- **ФРАГМЕНТ ДОКУМЕНТА**
Коммуникативная память состоит из тех воспоминаний, которые “скапливаются” в нашей памяти с течением времени. Типичным примером коммуникативной памяти является память одного поколения, которая исчезает с исчезновением соответствующего поколения. С его уходом исчезают те образы воспоминаний, которые были присущи этому поколению, хотя некоторые образы, вследствие их важности, могут перейти в культурную память общества. Продолжительность коммуникативной памяти совпадает с продолжительностью жизни соответствующего поколения, она носит “неформальный” характер и для ее поддержания не требуются “специалисты” – каждый “очевидец достаточно компетентен, хотя, конечно, по-разному и в разной степени”.[6]

Культурная память, в отличие от коммуникативной, является формальной, фундированной формой памяти. Модус такой памяти может быть представлен как в вербальной, так и в невербальной форме, например, в определенных “ритуалах, танцах, мифах, примерах, одежде, украшениях, татуировках, дорогах, живописи, ландшафте и т.д.”. [7] Культурная память часто охватывает преисторическое время, она по сути своей, скорее, мифологична. Для существования культурной памяти требуется постоянное возобновление и укрепление воспоминаний, иначе: “циркуляция” символов или образов культурной памяти, что предотвращает их забвение. Поэтому культурной памяти часто требуются особые места для процесса воспоминания, например, в виде праздников. По Ассманну, египетские ритуальные праздники являются классическим примером циркуляции культурной памяти. Во время представления подобных ритуальных праздников происходит “репетиция” истории группы. Участие в праздниках, а оно, кстати, обязательно, указывает на сопричастность к соответствующей группе. Для таких праздников характерна их повторяемость, регулярность и строго определенная последовательность ритуальных действий. Подобная циркуляция культурной памяти типична для “ритуальной когерентности” группы. Культурная память институализирована, и в обществе имеются “эксперты” по культурной памяти. Эту функцию выполняли в разных культурах различные “специалисты”: шаманы, брамины, жрецы, священники и т.п. Они являлись носителями культурной памяти.

Возникновение и распространение письма, то есть переход от “ремесленной письменности” (craft literacy, handwerkliche Literalität[8]) к “литературности”, обозначило новую эпоху развития культурной памяти. “Интерпретация” как метод чтения текстов вытеснила “репетицию” как метод представления культурной общности. Текст становится важным медиумом коллективной памяти, местом ее циркуляции.[9] Кроме того, посредством переводов стало возможным также “заочное познание” других культур, хотя это “познание” часто довольно неадекватно. Кстати, возможности и проблемы перевода образов коммуникативной и культурной памяти в литературе заслуживают отдельного рассмотрения.

Текстовые данные в виде подписей
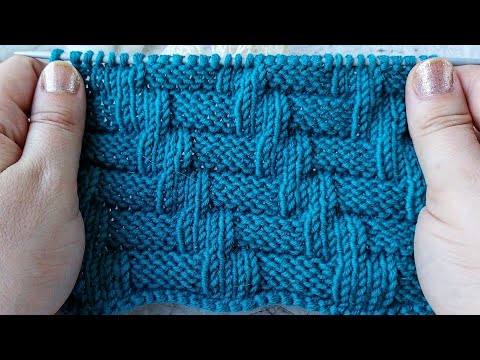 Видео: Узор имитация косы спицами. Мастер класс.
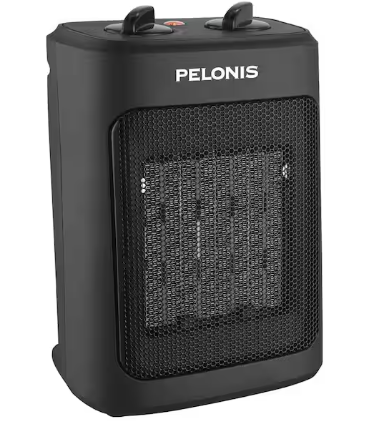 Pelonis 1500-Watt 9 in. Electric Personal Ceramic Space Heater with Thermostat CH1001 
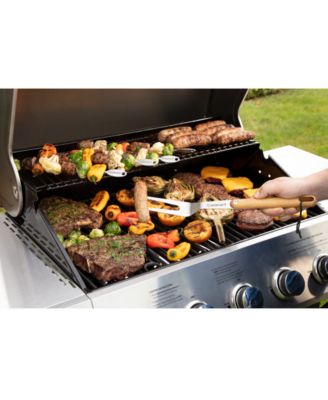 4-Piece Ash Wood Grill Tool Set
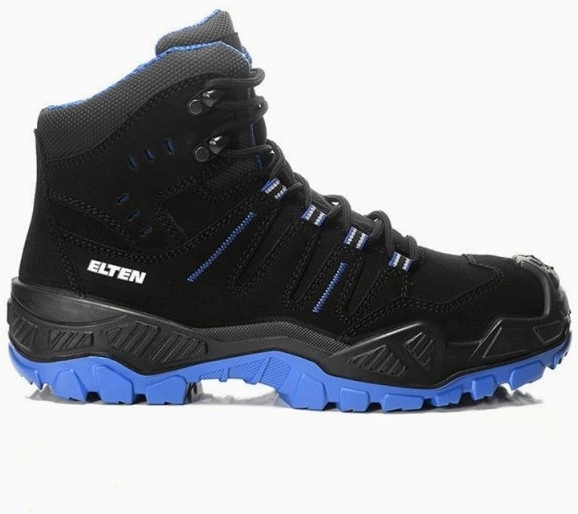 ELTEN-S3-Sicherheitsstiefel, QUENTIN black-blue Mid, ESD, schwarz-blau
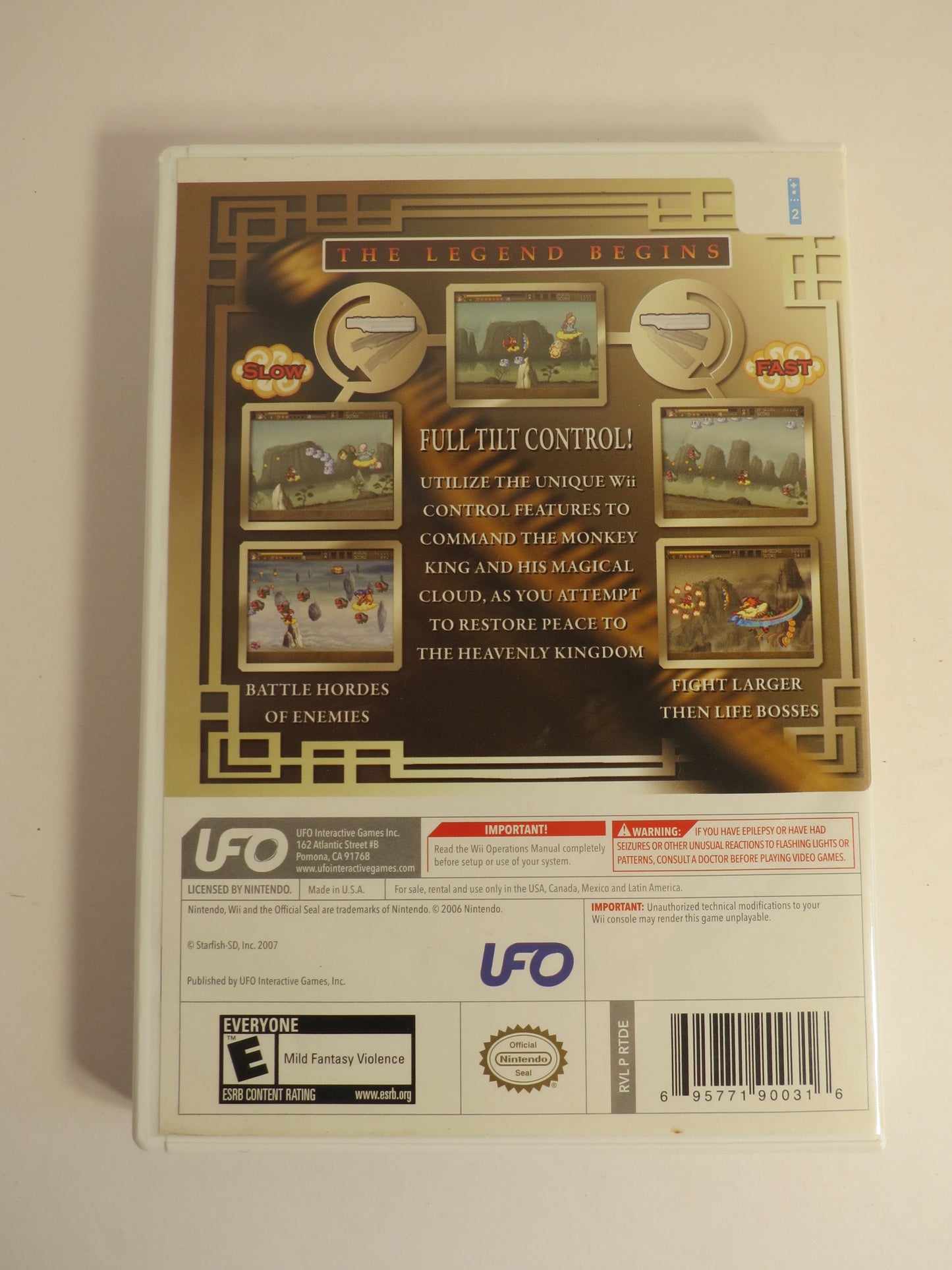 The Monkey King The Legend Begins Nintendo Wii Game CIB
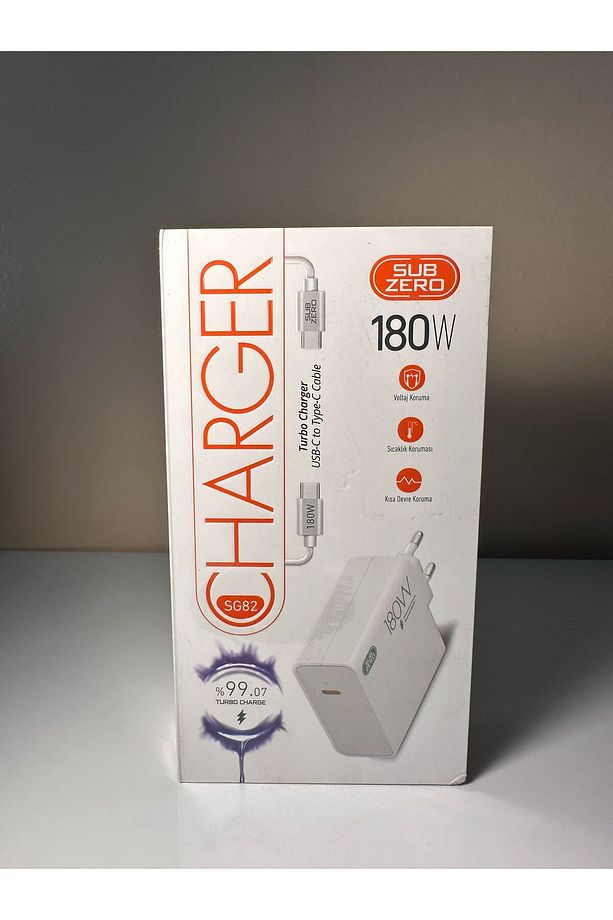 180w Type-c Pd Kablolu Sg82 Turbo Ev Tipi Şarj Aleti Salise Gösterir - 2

==

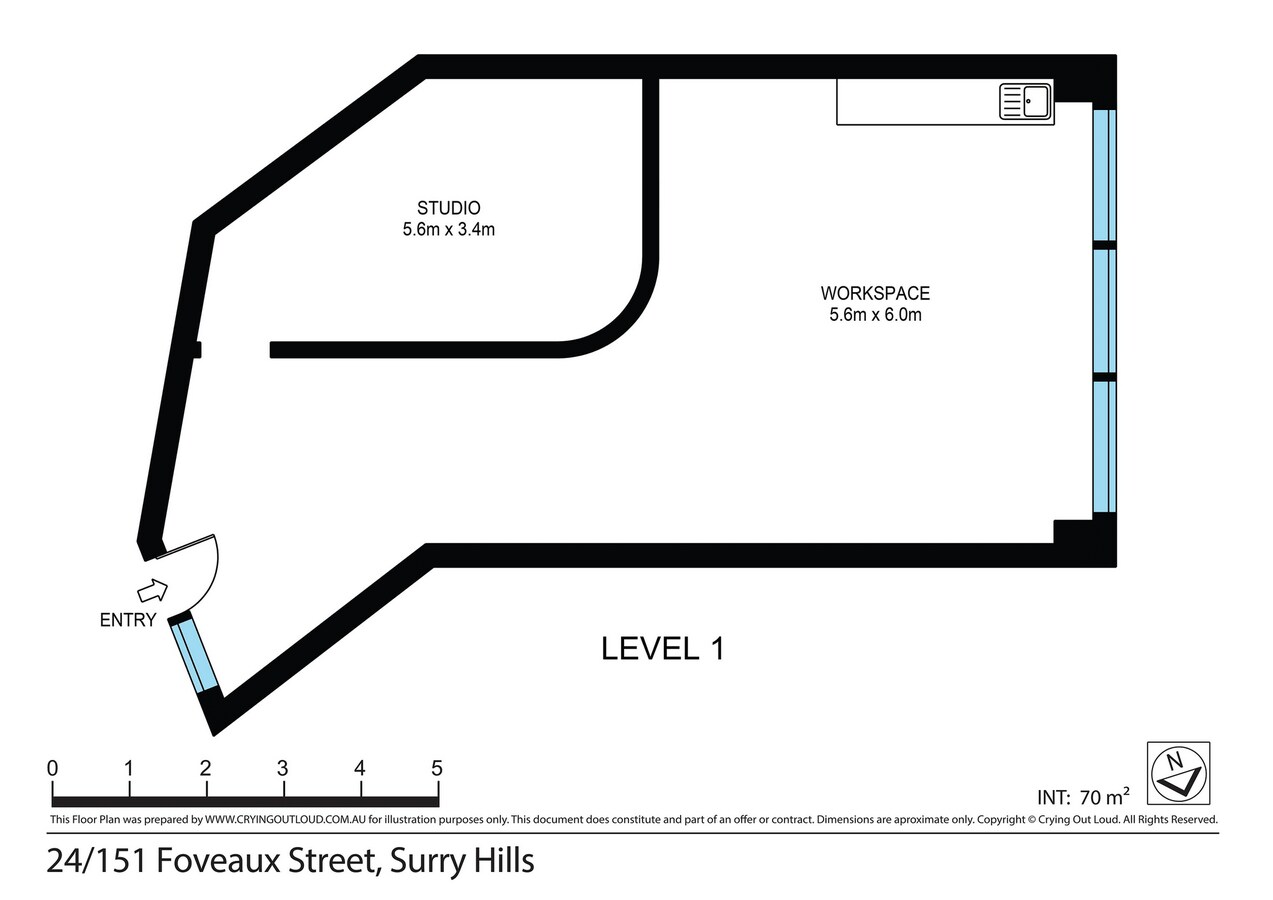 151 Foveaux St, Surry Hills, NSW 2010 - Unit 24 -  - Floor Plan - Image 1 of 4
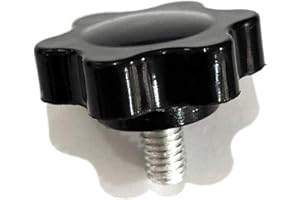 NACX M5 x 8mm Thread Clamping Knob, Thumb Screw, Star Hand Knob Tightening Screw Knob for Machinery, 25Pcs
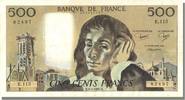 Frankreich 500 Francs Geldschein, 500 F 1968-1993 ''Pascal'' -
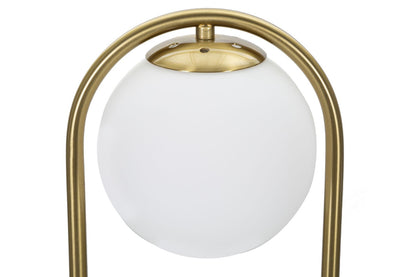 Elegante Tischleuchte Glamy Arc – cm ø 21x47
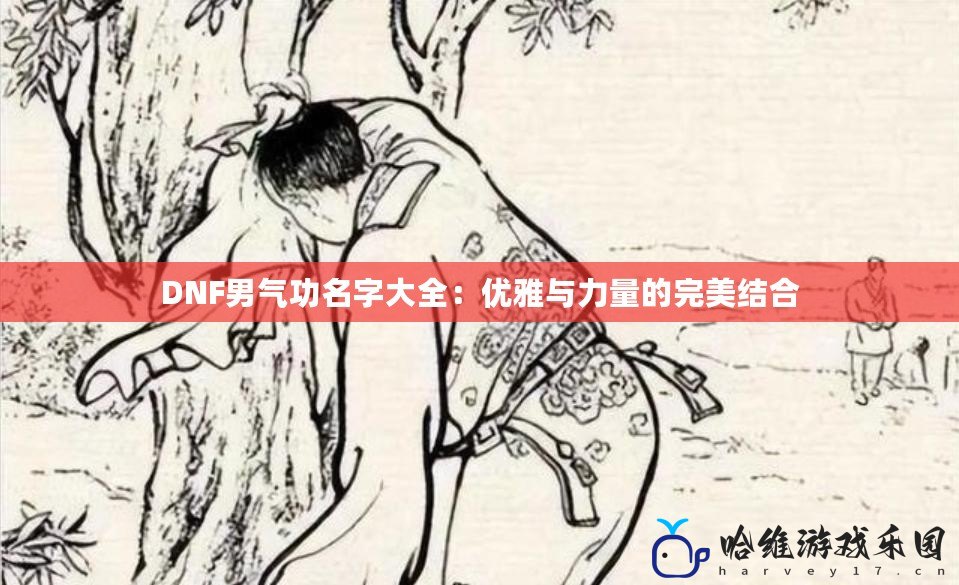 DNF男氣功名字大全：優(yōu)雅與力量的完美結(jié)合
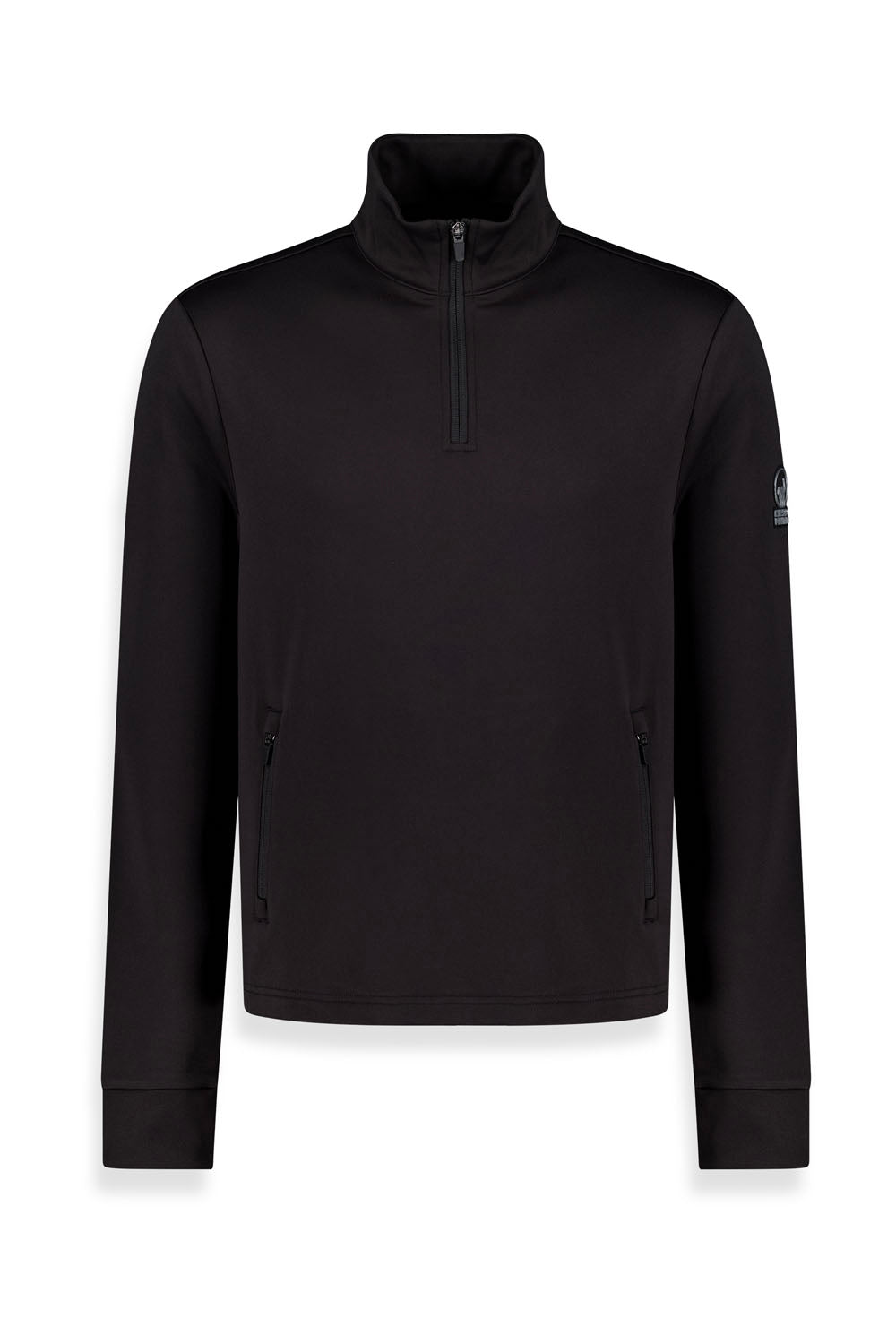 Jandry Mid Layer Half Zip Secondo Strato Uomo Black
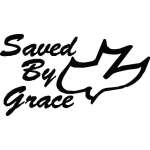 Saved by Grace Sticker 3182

- **ЗАДАНИЯ**
[1] Что, согласно фрагменту о памяти, Ассманн считает классическим примером циркуляции культурной памяти?
[2] Выведите из фрагмента о памяти всё, что идёт от слов «Возникновение и распространение» вниз до слов «заслуживают отдельного рассмотрения.».
Записи для работы не понадобятся.

- **ОТВЕТЫ**
[1] Египетские ритуальные праздники.

[2]
Возникновение и распространение письма, то есть переход от “ремесленной письменности” (craft literacy, handwerkliche Literalität[8]) к “литературности”, обозначило новую эпоху развития культурной памяти. “Интерпретация” как метод чтения текстов вытеснила “репетицию” как метод представления культурной общности. Текст становится важным медиумом коллективной памяти, местом ее циркуляции.[9] Кроме того, посредством переводов стало возможным также “заочное познание” других культур, хотя это “познание” часто довольно неадекватно. Кстати, возможности и проблемы перевода образов коммуникативной и культурной памяти в литературе заслуживают отдельного рассмотрения.